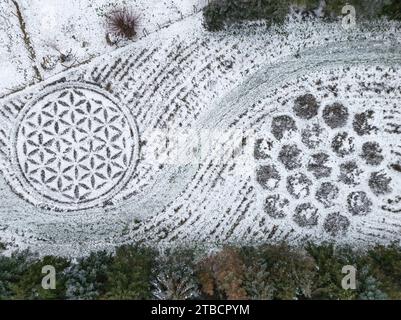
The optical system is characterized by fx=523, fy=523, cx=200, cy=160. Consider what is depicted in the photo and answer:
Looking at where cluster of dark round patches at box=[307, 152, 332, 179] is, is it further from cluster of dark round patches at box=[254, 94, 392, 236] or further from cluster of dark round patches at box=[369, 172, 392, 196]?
cluster of dark round patches at box=[369, 172, 392, 196]

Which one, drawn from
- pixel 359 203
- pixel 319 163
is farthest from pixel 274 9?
pixel 359 203

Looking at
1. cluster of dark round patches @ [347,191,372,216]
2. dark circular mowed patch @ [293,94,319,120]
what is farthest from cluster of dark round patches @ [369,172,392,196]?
dark circular mowed patch @ [293,94,319,120]

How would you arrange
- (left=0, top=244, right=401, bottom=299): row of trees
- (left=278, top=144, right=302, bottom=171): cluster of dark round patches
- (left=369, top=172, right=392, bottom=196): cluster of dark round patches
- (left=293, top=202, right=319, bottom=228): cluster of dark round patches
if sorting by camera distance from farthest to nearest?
(left=278, top=144, right=302, bottom=171): cluster of dark round patches → (left=293, top=202, right=319, bottom=228): cluster of dark round patches → (left=369, top=172, right=392, bottom=196): cluster of dark round patches → (left=0, top=244, right=401, bottom=299): row of trees

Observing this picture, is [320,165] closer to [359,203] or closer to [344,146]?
[344,146]

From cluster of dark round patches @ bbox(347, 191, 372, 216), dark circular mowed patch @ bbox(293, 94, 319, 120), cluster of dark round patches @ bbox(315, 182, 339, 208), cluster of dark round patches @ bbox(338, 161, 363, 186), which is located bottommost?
cluster of dark round patches @ bbox(347, 191, 372, 216)

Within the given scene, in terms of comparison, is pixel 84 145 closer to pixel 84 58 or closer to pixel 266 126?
pixel 84 58

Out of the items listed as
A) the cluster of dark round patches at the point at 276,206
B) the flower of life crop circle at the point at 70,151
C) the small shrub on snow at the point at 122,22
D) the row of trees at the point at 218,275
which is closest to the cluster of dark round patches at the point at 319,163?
the cluster of dark round patches at the point at 276,206

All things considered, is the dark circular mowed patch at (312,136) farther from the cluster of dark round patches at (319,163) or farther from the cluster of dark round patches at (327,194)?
the cluster of dark round patches at (327,194)
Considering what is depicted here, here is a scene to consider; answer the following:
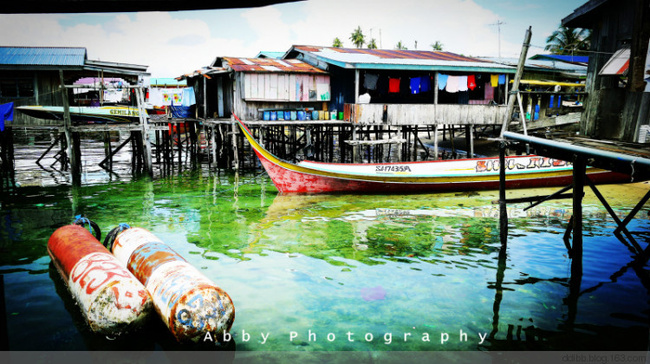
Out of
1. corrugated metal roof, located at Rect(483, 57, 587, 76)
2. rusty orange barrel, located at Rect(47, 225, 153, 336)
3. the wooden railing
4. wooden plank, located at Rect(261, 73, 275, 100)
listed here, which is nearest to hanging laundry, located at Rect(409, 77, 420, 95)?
the wooden railing

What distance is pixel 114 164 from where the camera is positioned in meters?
21.2

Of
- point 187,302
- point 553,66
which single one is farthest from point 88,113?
point 553,66

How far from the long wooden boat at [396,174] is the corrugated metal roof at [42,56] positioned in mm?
11218

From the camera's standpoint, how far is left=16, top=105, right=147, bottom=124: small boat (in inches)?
687

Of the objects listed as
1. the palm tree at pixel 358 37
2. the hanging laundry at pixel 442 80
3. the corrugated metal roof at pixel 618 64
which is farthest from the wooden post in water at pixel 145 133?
the palm tree at pixel 358 37

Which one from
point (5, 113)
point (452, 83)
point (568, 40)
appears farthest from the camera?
point (568, 40)

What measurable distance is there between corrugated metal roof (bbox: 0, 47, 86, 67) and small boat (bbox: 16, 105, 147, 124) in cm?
258

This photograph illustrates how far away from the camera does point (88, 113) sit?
1772cm

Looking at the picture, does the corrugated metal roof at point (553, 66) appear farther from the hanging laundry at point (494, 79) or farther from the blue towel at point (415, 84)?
the blue towel at point (415, 84)

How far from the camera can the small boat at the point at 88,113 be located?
17.5 metres

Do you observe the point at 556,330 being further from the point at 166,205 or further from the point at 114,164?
the point at 114,164

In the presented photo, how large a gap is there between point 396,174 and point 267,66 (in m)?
8.11

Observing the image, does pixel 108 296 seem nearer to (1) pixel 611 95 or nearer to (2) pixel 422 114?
(1) pixel 611 95

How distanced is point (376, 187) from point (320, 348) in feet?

### Problem description
Can you copy all of the rows above verbatim, leaving the pictures out of your answer?

### Problem solution
The optical system is characterized by fx=523, fy=523, cx=200, cy=160. Consider what is depicted in the photo and answer:
Looking at where cluster of dark round patches at box=[307, 152, 332, 179] is, is it further from cluster of dark round patches at box=[254, 94, 392, 236] or further from cluster of dark round patches at box=[369, 172, 392, 196]?
cluster of dark round patches at box=[369, 172, 392, 196]

Which one, drawn from
- pixel 359 203
- pixel 319 163
is farthest from pixel 274 9?
pixel 359 203

Looking at
1. cluster of dark round patches @ [347,191,372,216]
2. dark circular mowed patch @ [293,94,319,120]
what is farthest from cluster of dark round patches @ [369,172,392,196]?
dark circular mowed patch @ [293,94,319,120]

How would you arrange
- (left=0, top=244, right=401, bottom=299): row of trees
- (left=278, top=144, right=302, bottom=171): cluster of dark round patches
- (left=369, top=172, right=392, bottom=196): cluster of dark round patches
- (left=293, top=202, right=319, bottom=228): cluster of dark round patches
if sorting by camera distance from farthest to nearest?
(left=278, top=144, right=302, bottom=171): cluster of dark round patches → (left=293, top=202, right=319, bottom=228): cluster of dark round patches → (left=369, top=172, right=392, bottom=196): cluster of dark round patches → (left=0, top=244, right=401, bottom=299): row of trees

Observing this picture, is [320,165] closer to [359,203] or closer to [344,146]?
[344,146]

From cluster of dark round patches @ bbox(347, 191, 372, 216), dark circular mowed patch @ bbox(293, 94, 319, 120), cluster of dark round patches @ bbox(315, 182, 339, 208), cluster of dark round patches @ bbox(338, 161, 363, 186), which is located bottommost?
cluster of dark round patches @ bbox(347, 191, 372, 216)

Within the given scene, in terms of comparison, is pixel 84 145 closer to pixel 84 58 or closer to pixel 266 126?
pixel 84 58

Out of the items listed as
A) the cluster of dark round patches at the point at 276,206
B) the flower of life crop circle at the point at 70,151
C) the small shrub on snow at the point at 122,22
D) the row of trees at the point at 218,275
which is closest to the cluster of dark round patches at the point at 319,163?
the cluster of dark round patches at the point at 276,206

All things considered, is the dark circular mowed patch at (312,136) farther from the cluster of dark round patches at (319,163) or farther from the cluster of dark round patches at (327,194)?
the cluster of dark round patches at (327,194)
Considering what is depicted here, here is a scene to consider; answer the following:
Out of
1. corrugated metal roof, located at Rect(483, 57, 587, 76)
2. rusty orange barrel, located at Rect(47, 225, 153, 336)
3. the wooden railing
4. wooden plank, located at Rect(261, 73, 275, 100)
listed here, which is nearest to hanging laundry, located at Rect(409, 77, 420, 95)?
the wooden railing

What distance is pixel 114 164 from where the camera is positioned in meters?
21.2

Of
- point 187,302
- point 553,66
which single one is farthest from point 88,113?
point 553,66

How far from the long wooden boat at [396,174] is the corrugated metal roof at [42,56] positioned in mm?
11218

From the camera's standpoint, how far is left=16, top=105, right=147, bottom=124: small boat (in inches)?
687

Of the objects listed as
1. the palm tree at pixel 358 37
2. the hanging laundry at pixel 442 80
3. the corrugated metal roof at pixel 618 64
which is farthest from the wooden post in water at pixel 145 133?
the palm tree at pixel 358 37

Which one from
point (5, 113)
point (452, 83)
point (568, 40)
appears farthest from the camera?
point (568, 40)

What measurable distance is there between corrugated metal roof (bbox: 0, 47, 86, 67) and small boat (bbox: 16, 105, 147, 124) in cm?
258

This photograph illustrates how far away from the camera does point (88, 113) sit?
1772cm

Looking at the picture, does the corrugated metal roof at point (553, 66) appear farther from the hanging laundry at point (494, 79) or farther from the blue towel at point (415, 84)?
the blue towel at point (415, 84)

How far from the camera can the small boat at the point at 88,113 be located?
17.5 metres

Do you observe the point at 556,330 being further from the point at 166,205 or further from the point at 114,164?
the point at 114,164

In the presented photo, how large a gap is there between point 396,174 and point 267,66 (in m)?
8.11

Observing the image, does pixel 108 296 seem nearer to (1) pixel 611 95 or nearer to (2) pixel 422 114?
(1) pixel 611 95

How distanced is point (376, 187) from point (320, 348) in feet?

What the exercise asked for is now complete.